Biographie
Paul Emond (Bruxelles, 1944) est peut-être avant tout un grand lecteur, curieux et subtil. En témoigne sa thèse de doctorat en philologie romane, La Mort dans le miroir (1973), consacrée à La Noire de Jean Cayrol. Il y pose la question de la représentation littéraire qui va sous-tendre toute sa démarche de création : montrer «le caractère mensonger de toute fiction romanesque qui prétend raconter une histoire vraie, qui entend cacher son caractère fictif». Mais si ses textes reprennent cette interrogation, ils suscitent en même temps un réel plaisir de lecture : ton échevelé de la narration ou distanciation ironique, burlesque des situations, jeu sur la langue, citations parodiques joyeuses.
Son premier roman, La Danse du fumiste (1979), prix triennal du roman de la Communauté française, en est d’emblée un bel exemple. Constitué d’une seule longue phrase, il est le monologue d’un affabulateur dont, progressivement, les propos s’inversent. La drôlerie n’occulte pas le tragique de la situation de ce baratineur qui a besoin de parler sans cesse pour exister. Chez lui, le comique alterne avec la gravité des sentiments et des émotions. Nombre de personnages sont des paumés, des ratés, des victimes du quotidien dont il nous fait percevoir le désarroi et la souffrance; des personnages pour qui parler maintient en vie, et qui élaborent leur vie par la fiction. Cet alliage de drôlerie et de gravité s’inscrit dans l’esthétique du grotesque, qui se caractérise par ces brusques passages du rire aux larmes.

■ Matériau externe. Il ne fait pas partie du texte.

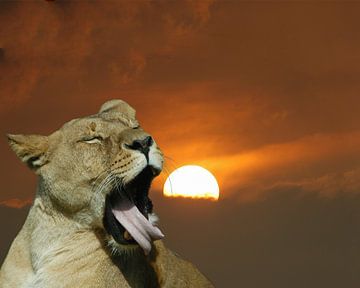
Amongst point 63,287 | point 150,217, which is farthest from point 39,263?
point 150,217

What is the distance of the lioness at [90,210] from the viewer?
615 centimetres

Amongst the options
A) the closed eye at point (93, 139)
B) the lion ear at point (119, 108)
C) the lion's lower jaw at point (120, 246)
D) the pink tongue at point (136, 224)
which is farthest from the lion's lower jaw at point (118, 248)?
the lion ear at point (119, 108)

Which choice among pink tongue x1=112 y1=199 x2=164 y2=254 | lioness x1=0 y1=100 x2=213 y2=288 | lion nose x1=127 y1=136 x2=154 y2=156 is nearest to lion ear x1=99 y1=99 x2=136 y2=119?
lioness x1=0 y1=100 x2=213 y2=288

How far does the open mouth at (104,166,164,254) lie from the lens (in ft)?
20.1

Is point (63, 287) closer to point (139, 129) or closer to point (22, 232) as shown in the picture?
point (22, 232)

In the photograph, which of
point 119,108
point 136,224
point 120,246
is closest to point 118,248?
point 120,246

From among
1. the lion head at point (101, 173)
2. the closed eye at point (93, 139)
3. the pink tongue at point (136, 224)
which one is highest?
the closed eye at point (93, 139)

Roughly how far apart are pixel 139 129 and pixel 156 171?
0.29 m

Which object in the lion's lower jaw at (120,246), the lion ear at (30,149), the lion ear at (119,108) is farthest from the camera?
the lion ear at (119,108)

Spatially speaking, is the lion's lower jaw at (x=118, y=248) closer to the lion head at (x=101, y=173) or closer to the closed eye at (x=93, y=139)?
the lion head at (x=101, y=173)

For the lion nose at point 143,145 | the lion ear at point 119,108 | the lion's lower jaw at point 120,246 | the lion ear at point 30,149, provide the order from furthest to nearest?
the lion ear at point 119,108 → the lion ear at point 30,149 → the lion's lower jaw at point 120,246 → the lion nose at point 143,145

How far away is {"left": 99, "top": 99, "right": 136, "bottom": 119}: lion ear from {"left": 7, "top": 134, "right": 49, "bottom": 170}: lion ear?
44 centimetres

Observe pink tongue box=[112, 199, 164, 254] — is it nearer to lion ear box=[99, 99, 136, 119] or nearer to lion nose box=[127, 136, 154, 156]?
lion nose box=[127, 136, 154, 156]

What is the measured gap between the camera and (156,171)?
611cm
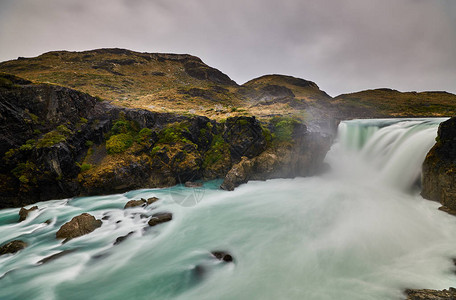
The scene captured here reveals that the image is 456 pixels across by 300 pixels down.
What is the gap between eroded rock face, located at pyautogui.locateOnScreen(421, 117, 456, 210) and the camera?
944 centimetres

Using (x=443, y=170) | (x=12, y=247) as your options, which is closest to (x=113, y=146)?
(x=12, y=247)

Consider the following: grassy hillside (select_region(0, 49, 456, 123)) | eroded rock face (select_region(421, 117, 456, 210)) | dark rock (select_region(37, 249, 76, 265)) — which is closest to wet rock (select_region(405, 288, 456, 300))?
eroded rock face (select_region(421, 117, 456, 210))

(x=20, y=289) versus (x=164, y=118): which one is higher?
(x=164, y=118)

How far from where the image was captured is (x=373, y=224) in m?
8.77

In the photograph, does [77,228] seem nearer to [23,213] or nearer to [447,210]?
[23,213]

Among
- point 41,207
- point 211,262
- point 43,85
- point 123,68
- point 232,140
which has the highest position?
point 123,68

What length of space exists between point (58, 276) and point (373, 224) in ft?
45.7

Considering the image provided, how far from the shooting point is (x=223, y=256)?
23.3 feet

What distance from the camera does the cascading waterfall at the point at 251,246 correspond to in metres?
5.64

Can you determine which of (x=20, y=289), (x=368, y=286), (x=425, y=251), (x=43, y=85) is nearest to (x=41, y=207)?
(x=20, y=289)

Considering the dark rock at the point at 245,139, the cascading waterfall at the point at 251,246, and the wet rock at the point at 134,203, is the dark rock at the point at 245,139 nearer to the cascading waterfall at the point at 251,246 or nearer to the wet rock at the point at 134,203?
the cascading waterfall at the point at 251,246

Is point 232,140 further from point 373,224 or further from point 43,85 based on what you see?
point 43,85

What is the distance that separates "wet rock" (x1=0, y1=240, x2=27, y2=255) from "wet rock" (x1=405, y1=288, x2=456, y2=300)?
14602 millimetres

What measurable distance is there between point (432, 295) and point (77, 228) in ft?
43.8
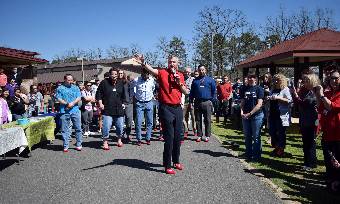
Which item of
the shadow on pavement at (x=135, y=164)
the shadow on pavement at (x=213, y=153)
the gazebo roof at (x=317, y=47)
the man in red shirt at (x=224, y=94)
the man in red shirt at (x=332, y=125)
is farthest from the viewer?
the man in red shirt at (x=224, y=94)

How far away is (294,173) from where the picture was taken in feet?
21.5

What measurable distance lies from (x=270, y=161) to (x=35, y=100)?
11.3m

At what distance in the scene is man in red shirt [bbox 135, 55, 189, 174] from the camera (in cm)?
656

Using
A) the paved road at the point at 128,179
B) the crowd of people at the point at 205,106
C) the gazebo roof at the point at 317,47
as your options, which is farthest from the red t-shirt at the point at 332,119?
the gazebo roof at the point at 317,47

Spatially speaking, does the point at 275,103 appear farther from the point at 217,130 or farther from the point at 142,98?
the point at 217,130

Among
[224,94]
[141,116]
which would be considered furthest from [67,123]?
[224,94]

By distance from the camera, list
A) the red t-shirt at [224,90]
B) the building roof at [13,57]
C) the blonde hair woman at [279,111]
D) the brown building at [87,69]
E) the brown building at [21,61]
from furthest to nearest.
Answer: the brown building at [87,69]
the brown building at [21,61]
the red t-shirt at [224,90]
the building roof at [13,57]
the blonde hair woman at [279,111]

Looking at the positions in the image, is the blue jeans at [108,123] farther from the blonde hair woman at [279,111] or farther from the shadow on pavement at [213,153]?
the blonde hair woman at [279,111]

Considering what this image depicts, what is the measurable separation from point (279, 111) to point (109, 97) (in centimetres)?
445

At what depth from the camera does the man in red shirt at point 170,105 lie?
21.5 ft

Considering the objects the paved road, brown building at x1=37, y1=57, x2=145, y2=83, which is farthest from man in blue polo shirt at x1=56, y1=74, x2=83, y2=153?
brown building at x1=37, y1=57, x2=145, y2=83

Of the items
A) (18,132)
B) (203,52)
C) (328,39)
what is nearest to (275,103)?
(18,132)

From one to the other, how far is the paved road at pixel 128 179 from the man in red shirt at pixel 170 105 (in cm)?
51

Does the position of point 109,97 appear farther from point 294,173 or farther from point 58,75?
point 58,75
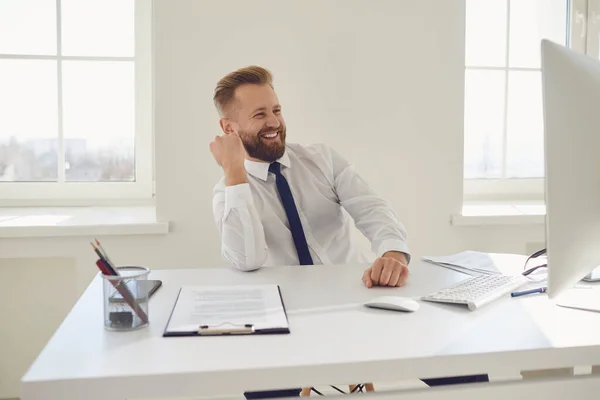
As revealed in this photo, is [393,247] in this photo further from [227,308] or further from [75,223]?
[75,223]

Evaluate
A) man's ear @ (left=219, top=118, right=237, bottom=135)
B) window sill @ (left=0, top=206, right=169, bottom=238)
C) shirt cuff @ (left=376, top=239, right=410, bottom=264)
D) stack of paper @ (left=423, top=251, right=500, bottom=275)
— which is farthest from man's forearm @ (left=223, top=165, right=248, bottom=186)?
window sill @ (left=0, top=206, right=169, bottom=238)

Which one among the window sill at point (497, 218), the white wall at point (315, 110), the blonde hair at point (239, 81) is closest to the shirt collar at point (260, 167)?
the blonde hair at point (239, 81)

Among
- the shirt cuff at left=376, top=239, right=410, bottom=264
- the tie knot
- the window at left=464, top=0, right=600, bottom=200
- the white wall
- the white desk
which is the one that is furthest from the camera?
the window at left=464, top=0, right=600, bottom=200

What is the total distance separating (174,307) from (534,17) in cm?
248

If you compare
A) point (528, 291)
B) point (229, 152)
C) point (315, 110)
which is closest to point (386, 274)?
point (528, 291)

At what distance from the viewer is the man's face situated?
1998 millimetres

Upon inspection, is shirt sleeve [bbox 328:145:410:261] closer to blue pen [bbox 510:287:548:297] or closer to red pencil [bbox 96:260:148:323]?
blue pen [bbox 510:287:548:297]

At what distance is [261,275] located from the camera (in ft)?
4.99

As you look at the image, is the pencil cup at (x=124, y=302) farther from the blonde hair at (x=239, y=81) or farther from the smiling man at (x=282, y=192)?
the blonde hair at (x=239, y=81)

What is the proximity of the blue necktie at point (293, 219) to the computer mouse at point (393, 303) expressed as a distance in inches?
25.0

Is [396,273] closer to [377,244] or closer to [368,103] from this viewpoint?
[377,244]

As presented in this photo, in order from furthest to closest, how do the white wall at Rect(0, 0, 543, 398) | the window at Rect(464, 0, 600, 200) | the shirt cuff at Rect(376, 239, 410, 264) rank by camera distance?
the window at Rect(464, 0, 600, 200)
the white wall at Rect(0, 0, 543, 398)
the shirt cuff at Rect(376, 239, 410, 264)

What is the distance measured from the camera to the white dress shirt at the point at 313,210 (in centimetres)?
174

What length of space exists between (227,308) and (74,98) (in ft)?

Après La Danse du fumiste, il publie plusieurs romans : Plein la vue (1981), l’histoire d’un faux aveugle; Paysage avec homme nu dans la neige (1982), où s’élabore une réflexion sur la représentation picturale qui prolonge celle sur la représentation littéraire; Tête à tête (1989), monologue d’une femme face à un homme qui se tait; La Visite du plénipotentiaire culturel à la basilique des collines (2005), un fonctionnaire enferré dans son image sociale et prisonnier de ses frustrations d’enfance; «Abraham et la femme adultère», in Histoires de tableaux (2005), ou comment une ressemblance picturale peut orienter une vie; L’Homme aux lunettes blanches (2005), toujours axé sur la représentation picturale.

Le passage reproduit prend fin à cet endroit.